Task item: In the Yahoo Japan article below, turn the paragraph beginning "Yahoo Japan, 42 percent owned" into a short bulleted list that keeps its main facts.

Source text:
Yahoo Japan Corp., operator of the country’s most-visited Web portal, expects economic growth and a consumer shift to mobile services to spur revenue gains as it targets advertising growth of at least 10 percent.
“We expect to continue the growth pace a while,” Chief Financial Officer Toshiki Ohya said in an interview in Tokyo. Advertising, which account for more than half the company’s sales, rose 15 percent to 190.5 billion yen ($2 billion) in the year ended March.
Yahoo Japan, 42 percent owned by billionaire Masayoshi Son’s SoftBank Corp., is targeting a 77 percent increase in earnings within six years by expanding in e-commerce and offering more services for smartphones and tablet computers. Prime Minister Shinzo Abe’s strategy to end deflation, nicknamed Abenomics, may stoke earnings for the web portal as advertisers boost their spending to tap economic growth.
“We expect advertising to lead us in the next two to three years, while it may take a while to double our e-commerce business,” Ohya, 43, said in the June 18 interview. The company needs to add more products and improve e-commerce services to compete against Amazon.com Inc. and Rakuten Inc., he said.
Yahoo Japan rose 1.3 percent to 48,000 yen in Tokyo trading yesterday, extending this year’s gain to 72 percent. That is more than double the 29 percent rise in the benchmark Topix index. The company is 35 percent owned by Yahoo! Inc., the Sunnyvale, California-based operator of the U.S. portal.
Japan’s economy grew an annualized 4.1 percent in the first quarter, the Cabinet Office said in Tokyo June 10.
The shift in consumer use of smartphones and tablets will see the use of mobile devices to access Yahoo Japan’s services overtake that of personal computers within two years, Ohya said.
The company almost tripled advertising sales from smartphones to 8.5 billion yen in the three months ended March 31 from 3 billion yen a year earlier, it said.

Information shown:
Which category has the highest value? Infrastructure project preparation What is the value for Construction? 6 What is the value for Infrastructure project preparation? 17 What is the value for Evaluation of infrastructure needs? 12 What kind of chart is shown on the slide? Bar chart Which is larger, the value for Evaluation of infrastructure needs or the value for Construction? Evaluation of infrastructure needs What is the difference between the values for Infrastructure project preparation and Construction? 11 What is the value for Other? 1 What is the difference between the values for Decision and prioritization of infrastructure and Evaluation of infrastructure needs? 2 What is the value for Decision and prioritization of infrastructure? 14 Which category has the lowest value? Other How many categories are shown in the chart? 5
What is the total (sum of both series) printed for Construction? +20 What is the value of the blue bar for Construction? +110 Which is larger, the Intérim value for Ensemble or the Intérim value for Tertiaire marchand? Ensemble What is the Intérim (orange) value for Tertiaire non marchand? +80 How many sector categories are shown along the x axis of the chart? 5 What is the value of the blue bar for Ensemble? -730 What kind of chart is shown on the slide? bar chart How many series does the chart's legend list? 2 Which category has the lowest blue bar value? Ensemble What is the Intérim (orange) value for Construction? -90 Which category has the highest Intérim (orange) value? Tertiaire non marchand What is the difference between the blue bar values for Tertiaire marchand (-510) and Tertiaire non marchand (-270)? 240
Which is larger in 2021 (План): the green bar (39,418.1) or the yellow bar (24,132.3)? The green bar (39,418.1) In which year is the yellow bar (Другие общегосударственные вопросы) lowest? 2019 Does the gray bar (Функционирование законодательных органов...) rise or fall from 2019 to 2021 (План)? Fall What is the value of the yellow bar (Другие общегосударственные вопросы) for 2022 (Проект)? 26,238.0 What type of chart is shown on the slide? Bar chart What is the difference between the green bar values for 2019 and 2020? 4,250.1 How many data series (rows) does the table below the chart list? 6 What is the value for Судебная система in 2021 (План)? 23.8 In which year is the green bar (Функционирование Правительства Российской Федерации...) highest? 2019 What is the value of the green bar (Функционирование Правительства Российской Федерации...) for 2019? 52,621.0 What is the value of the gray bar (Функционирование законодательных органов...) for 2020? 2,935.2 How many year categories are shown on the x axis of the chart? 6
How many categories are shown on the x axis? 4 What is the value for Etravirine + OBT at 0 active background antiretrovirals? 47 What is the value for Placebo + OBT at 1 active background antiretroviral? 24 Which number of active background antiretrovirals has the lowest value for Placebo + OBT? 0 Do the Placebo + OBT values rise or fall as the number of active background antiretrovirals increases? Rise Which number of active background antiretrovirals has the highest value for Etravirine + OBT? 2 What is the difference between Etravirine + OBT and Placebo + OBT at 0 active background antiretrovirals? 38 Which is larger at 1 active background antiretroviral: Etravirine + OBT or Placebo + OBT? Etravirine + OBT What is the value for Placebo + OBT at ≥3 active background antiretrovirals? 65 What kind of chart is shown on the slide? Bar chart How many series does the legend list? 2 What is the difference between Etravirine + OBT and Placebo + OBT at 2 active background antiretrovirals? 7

Expected answer:
- Masayoshi Son's SoftBank Corp. owns 42 percent of Yahoo Japan.
- Yahoo Japan is targeting a 77 percent rise in earnings within six years.
- To get there, it plans to expand in e-commerce and offer more services for smartphones and tablets.
- Abenomics, Prime Minister Shinzo Abe's strategy to end deflation, may lift the portal's earnings as advertisers spend more to tap economic growth.